## WHAT IS BEING ASKED
Transcribe the rows exactly, starting at the one that contains "Sanrio Summer Slippers" and ending at the one that contains "Hoodies, male, , Size: S", both included.

## PROVIDED RECORDS
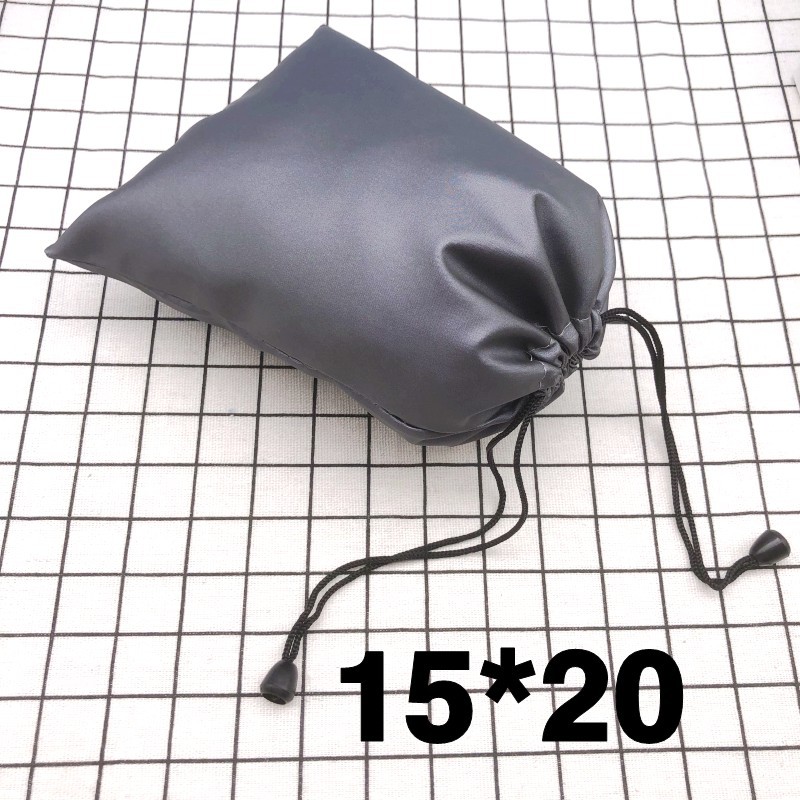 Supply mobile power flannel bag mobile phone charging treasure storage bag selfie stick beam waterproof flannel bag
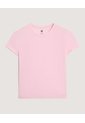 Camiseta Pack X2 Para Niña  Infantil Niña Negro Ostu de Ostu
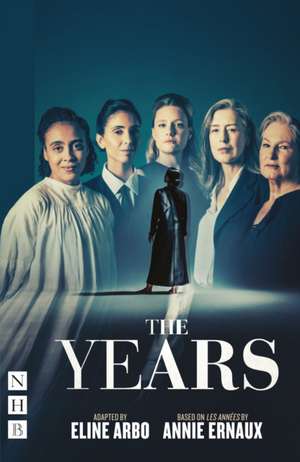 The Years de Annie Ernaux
--
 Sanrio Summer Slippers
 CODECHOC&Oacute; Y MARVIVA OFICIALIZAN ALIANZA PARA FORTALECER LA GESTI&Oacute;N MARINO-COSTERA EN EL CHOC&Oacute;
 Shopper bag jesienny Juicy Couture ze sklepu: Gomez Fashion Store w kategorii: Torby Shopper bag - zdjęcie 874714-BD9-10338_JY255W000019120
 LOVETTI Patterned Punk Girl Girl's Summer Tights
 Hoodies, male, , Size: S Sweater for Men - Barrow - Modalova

## RESULT OF THE TASK
 Sanrio Summer Slippers
 CODECHOC&Oacute; Y MARVIVA OFICIALIZAN ALIANZA PARA FORTALECER LA GESTI&Oacute;N MARINO-COSTERA EN EL CHOC&Oacute;
 Shopper bag jesienny Juicy Couture ze sklepu: Gomez Fashion Store w kategorii: Torby Shopper bag - zdjęcie 874714-BD9-10338_JY255W000019120
 LOVETTI Patterned Punk Girl Girl's Summer Tights
 Hoodies, male, , Size: S Sweater for Men - Barrow - Modalova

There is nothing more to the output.